Thursday, August 26, 2010

Fallll and Jesus

Hello world. Fall is on its way...though a bit early this year. Typically in Maine, leaves start changing late September, early October. Usually most of the leaves have fallen by Samhain, nice to crunch in during trick-or-treating! But, this year the leaves are already starting to change, and its August. Very odd...I attribute it to the hot weather and lack of rain. Hopefully the trees aren't bare in a month! The foliage is one of my favorite things about fall.

So, my mundane life has been pretty crazy. Stuff going on at work and so on, so once again my spiritual life has gone on the back burner. Its always a struggle, at least for me...getting caught up in mundane things such as work and money...when all what really matters is love, family and happiness. I'm working on it. I am really enjoying the turning of the wheel...I'm ready for fall. Stores are already putting out Halloween decorations. We've been invited to a Halloween party, which will be fun. I want to start decorating our apartment, but I will force myself to wait until September! haha. I wish I had more harvest-y decorations, like a fall wreath. Mmmm and fall scented candles..my favorite is pumpkin spice. It will be fun, since this will be our first time in our own place for the holidays...except for an apartment we had in 2007 but we were in college so it was different.

I've been feeling connected again the last few days with God. Its great. Also, been communicating/thinking about Jesus lately. He's a great guy. Some of you are probably like "WHAT?! Shes a pagan! No Jesus!" But, I have an interesting view/relationship with him. I've always felt "different" and haven't agreed with much of Christian teachings. However, I believe Jesus existed, and was a great prophet. He's amazing, just as Buddha and Moses were amazing. I had a dream years ago about Jesus, and that I touched just one of his hairs from his head, and I was filled with a wonderful feeling. A similar feeling to what I feel when I feel God or Goddess's love. It was amazing, and we were communicating, without speaking, how he loves me, and knows that my life's path involves being pagan and he's fine with that. I truly believe there are numerous paths to God, and God doesn't care which one you take. Christianity is really easy for some people to swallow, others not. I believe Jesus gets this, and doesn't care...as long as you love, and treat people with dignity and respect. That's what its all about, not sins and repentance and saints...demons...its about love. That's what Jesus preached. So, now that I've gone on and on about Jesus...

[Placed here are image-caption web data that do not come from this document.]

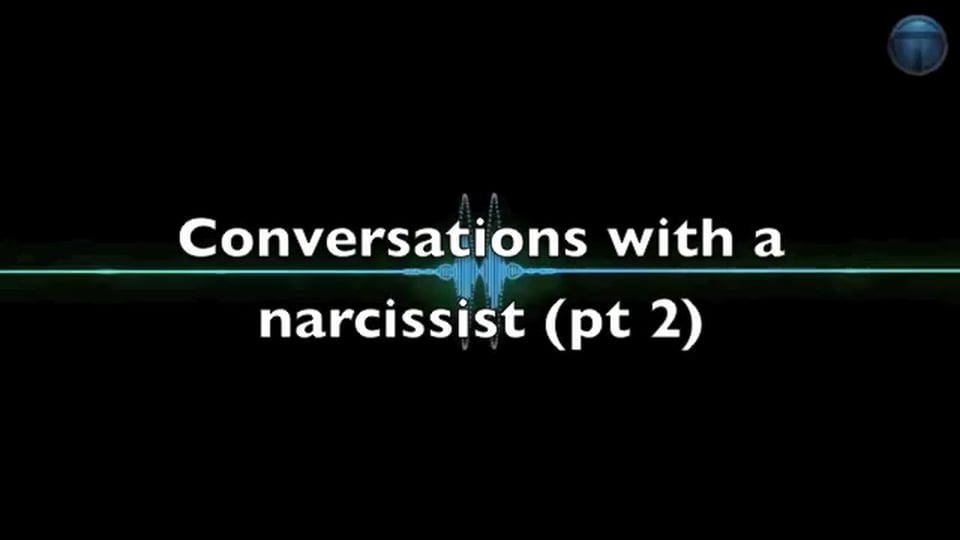 Phone call with Narcissist 2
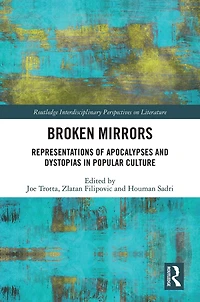 Broken Mirrors: Representations of Apocalypses and Dystopias Popular Culture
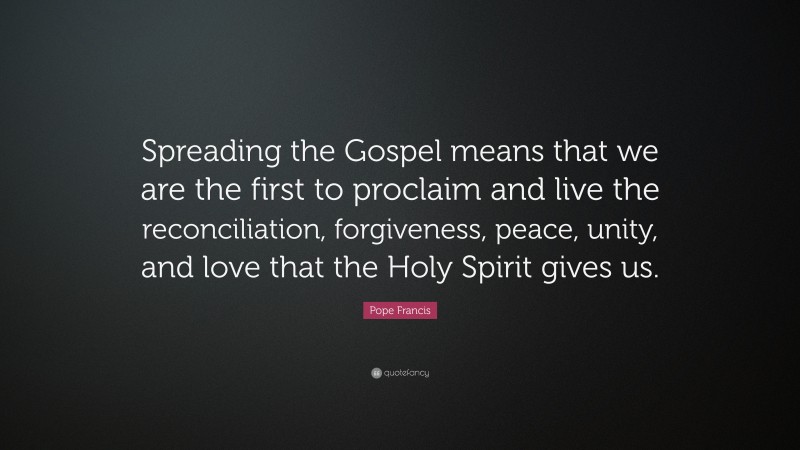 Pope Francis Quote: “Spreading the Gospel means that we are the first to proclaim and live the reconciliation, forgiveness, peace, unity, and love that the Holy Spirit gives us.”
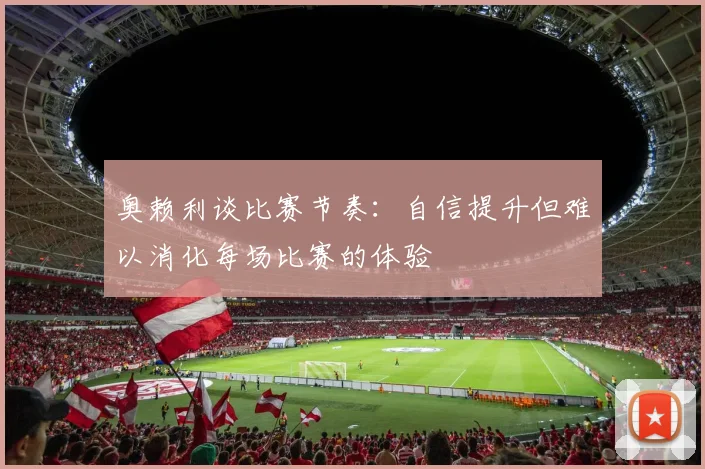 奥赖利谈比赛节奏：自信提升但难以消化每场比赛的体验
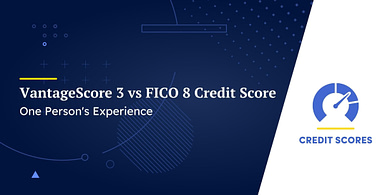 VantageScore 3 vs FICO 8 Credit Score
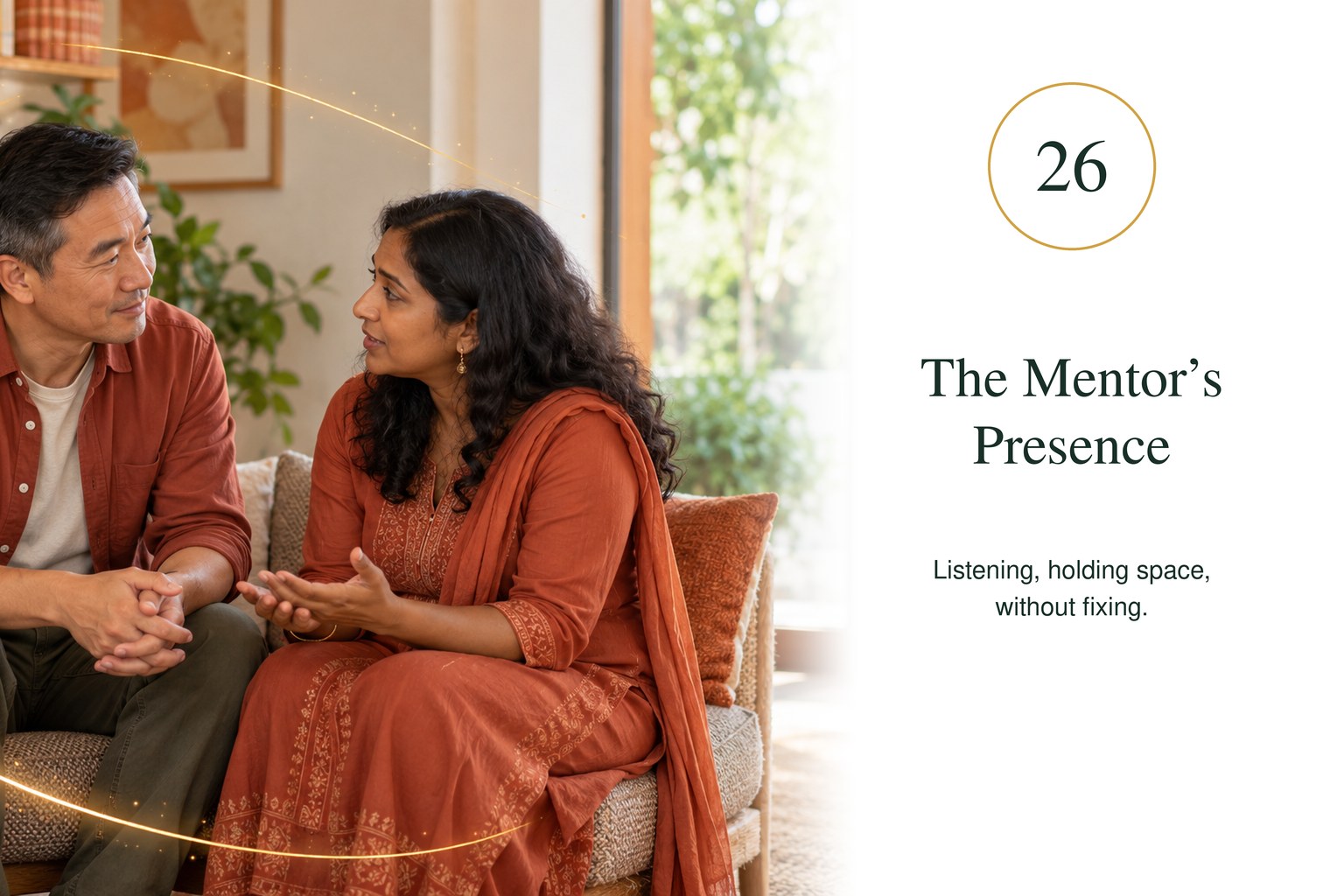The Mentor's Presence — listening, holding space, without fixing.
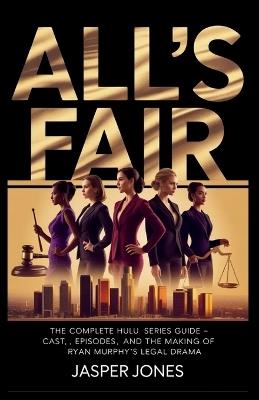 All's Fair: The Complete Hulu Series Guide - Cast, Episodes, and the Making of Ryan Murphy's Legal Drama - Jasper Jones - cover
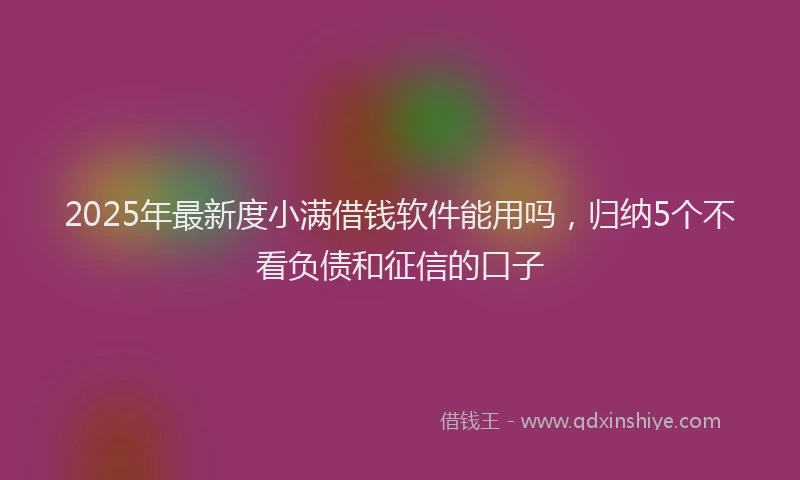2025年最新度小满借钱软件能用吗，归纳5个不看负债和征信的口子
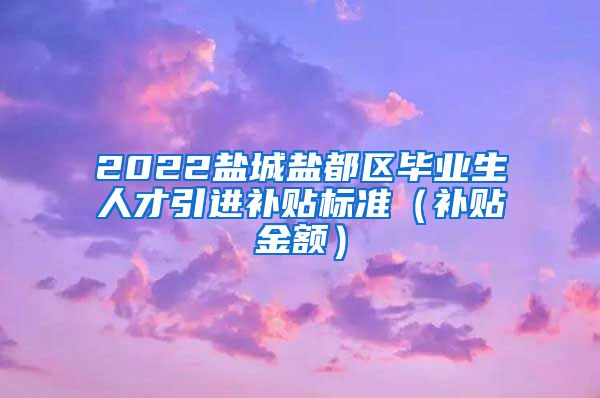 2022盐城盐都区毕业生人才引进补贴标准（补贴金额）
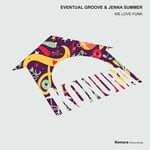 cover: Eventual Groove|Jenna Summer - We Love Funk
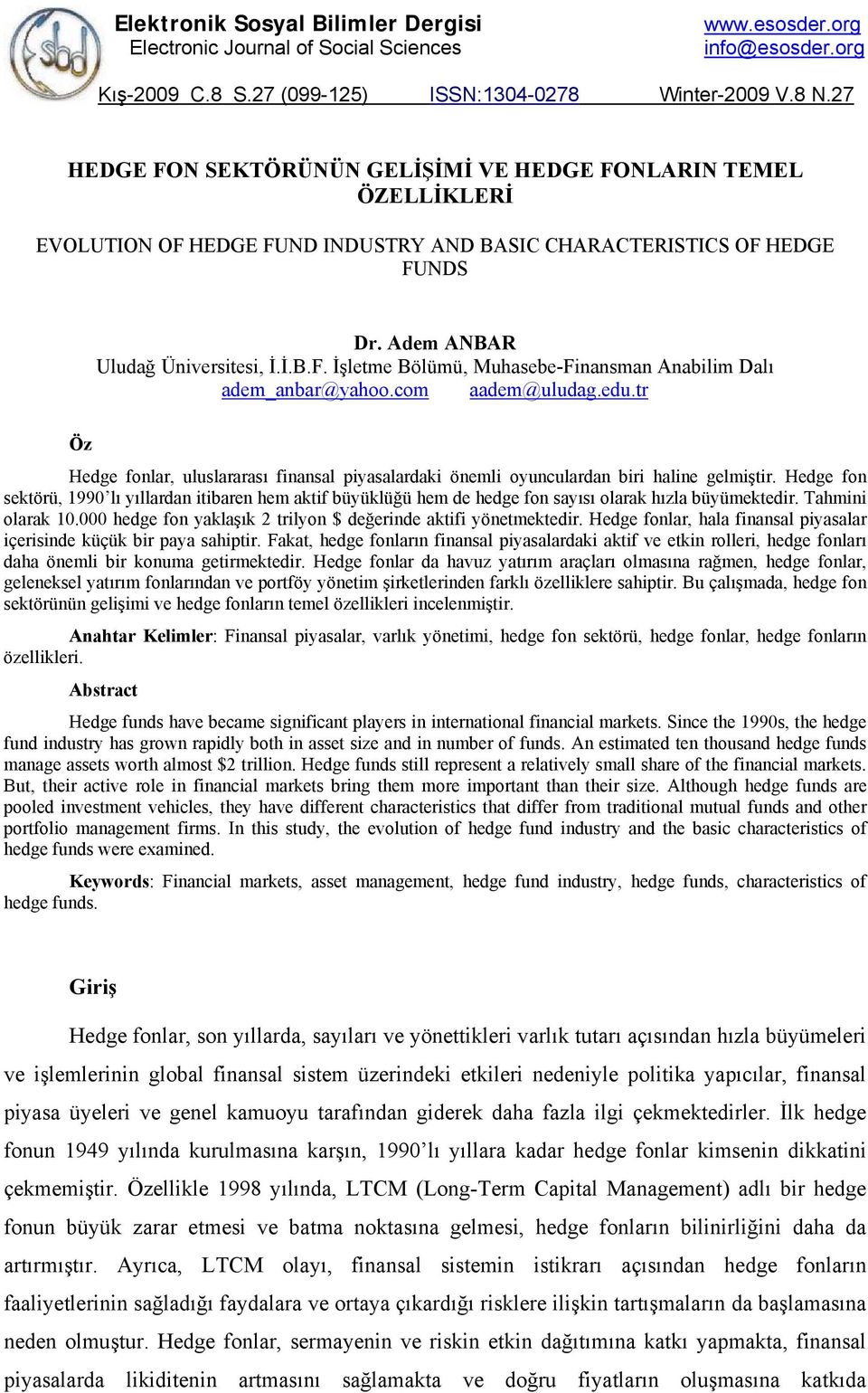 com aadem@uludag.edu.tr Öz Hedge fonlar, uluslararası finansal piyasalardaki önemli oyunculardan biri haline gelmiştir.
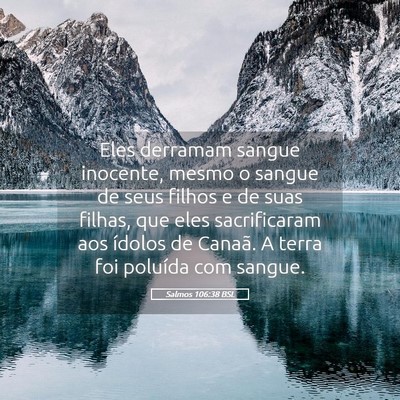 Picture 05 - Salmos 106:38 BSL - Eles derramam sangue inocente, mesmo o sangue de - Bible Verse Picture
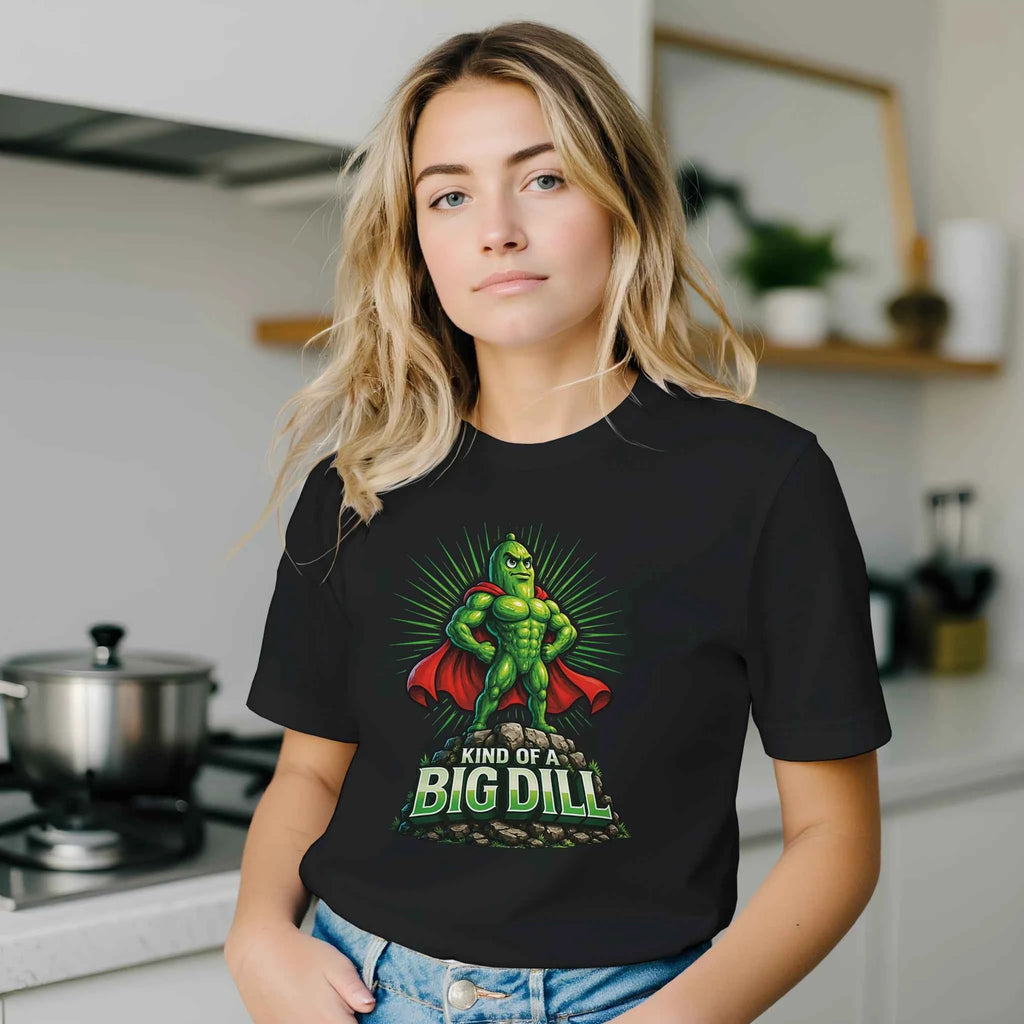 Kinda Of A Big Dill Pickle T-Shirt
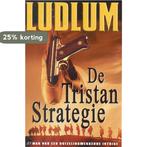 De Tristan strategie 9789024547968 Robert Ludlum, Verzenden, Gelezen, Robert Ludlum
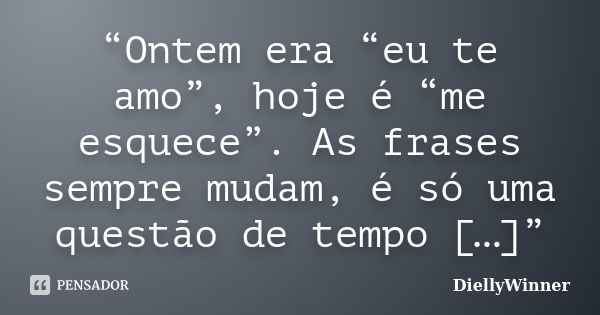 “Ontem era “eu te amo”, hoje é “me esquece”. As frases sempre mudam, é só uma questão de tempo […]”... Frase de DiellyWinner.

I should get back to work. I love having multiple spiritual guides in my life. I feel very connected to the other side. I'm satisfied with my relationship with Jesus, and every other being I talk to. It feels absolutely wonderful.

I'm interested in what others think about Jesus...and their personal relationship with him. Anyone have a similar relationship to mine? Remeber, this is a place for discussion not lecturing. I am on my path, and no one will be able to convert me, so please don't try. I'm just generally interested if people have simular feelings.